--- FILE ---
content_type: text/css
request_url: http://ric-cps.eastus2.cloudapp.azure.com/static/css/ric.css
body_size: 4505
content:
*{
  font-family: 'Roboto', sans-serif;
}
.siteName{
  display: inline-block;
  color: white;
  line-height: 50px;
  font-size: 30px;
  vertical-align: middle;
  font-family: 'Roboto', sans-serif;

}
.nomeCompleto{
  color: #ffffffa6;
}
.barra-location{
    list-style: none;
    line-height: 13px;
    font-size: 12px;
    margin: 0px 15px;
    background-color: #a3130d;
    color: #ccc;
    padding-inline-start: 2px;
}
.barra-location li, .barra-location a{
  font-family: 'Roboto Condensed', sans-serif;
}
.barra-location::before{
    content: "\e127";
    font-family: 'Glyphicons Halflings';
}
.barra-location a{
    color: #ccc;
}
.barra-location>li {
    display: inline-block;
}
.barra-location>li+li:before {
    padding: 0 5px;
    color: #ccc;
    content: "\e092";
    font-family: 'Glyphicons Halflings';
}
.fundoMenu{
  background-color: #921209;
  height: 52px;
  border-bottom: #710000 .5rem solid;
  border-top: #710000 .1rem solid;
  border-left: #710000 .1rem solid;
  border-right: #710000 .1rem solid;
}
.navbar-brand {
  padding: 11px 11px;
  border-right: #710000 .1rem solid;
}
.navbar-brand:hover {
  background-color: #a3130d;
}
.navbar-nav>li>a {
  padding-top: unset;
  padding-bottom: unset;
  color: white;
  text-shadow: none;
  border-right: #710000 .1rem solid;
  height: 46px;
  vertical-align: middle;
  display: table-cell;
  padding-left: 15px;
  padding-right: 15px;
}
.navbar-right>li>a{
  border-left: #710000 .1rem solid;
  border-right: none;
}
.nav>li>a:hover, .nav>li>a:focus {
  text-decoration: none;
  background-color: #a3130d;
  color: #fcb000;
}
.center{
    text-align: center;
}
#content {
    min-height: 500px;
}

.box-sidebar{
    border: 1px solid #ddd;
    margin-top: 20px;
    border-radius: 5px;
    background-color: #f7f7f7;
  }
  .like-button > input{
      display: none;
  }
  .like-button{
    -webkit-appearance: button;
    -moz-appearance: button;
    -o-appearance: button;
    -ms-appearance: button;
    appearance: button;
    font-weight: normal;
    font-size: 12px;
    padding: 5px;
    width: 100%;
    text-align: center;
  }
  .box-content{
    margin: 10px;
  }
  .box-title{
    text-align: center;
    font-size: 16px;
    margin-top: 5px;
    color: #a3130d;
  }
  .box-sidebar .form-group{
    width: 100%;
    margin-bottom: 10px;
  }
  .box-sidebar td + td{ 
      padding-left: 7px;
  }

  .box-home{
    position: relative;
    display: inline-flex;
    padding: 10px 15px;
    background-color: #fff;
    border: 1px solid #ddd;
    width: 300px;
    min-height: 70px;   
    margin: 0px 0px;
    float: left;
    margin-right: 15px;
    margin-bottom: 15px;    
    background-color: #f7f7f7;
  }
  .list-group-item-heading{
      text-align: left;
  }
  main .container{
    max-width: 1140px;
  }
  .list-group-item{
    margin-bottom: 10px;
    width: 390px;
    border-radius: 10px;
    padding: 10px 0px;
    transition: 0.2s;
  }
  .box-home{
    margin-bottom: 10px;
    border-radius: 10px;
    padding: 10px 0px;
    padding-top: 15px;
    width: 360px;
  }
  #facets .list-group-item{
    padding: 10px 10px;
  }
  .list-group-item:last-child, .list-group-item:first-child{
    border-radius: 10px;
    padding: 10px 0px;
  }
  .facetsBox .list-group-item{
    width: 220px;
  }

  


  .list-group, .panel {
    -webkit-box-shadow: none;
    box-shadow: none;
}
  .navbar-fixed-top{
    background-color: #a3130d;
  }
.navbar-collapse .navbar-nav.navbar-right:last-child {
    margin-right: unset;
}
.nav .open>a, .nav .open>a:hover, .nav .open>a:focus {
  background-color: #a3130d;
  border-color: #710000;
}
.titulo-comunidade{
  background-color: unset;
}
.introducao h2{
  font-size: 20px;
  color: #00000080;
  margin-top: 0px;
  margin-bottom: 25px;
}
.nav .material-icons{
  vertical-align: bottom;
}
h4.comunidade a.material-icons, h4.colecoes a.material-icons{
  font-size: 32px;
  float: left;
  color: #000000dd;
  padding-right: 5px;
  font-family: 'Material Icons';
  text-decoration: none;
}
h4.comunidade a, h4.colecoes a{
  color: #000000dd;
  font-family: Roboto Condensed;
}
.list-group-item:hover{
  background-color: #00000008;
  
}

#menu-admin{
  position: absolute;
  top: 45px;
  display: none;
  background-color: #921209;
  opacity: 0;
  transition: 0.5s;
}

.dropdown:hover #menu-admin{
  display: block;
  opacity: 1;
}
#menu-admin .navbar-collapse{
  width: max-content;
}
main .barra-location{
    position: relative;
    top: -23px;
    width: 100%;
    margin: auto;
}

Required action
For the word "inline", find every line in the data that holds it and copy that line.

Solution to this problem
  display: inline-block;
    padding-inline-start: 2px;
    display: inline-block;
    display: inline-flex;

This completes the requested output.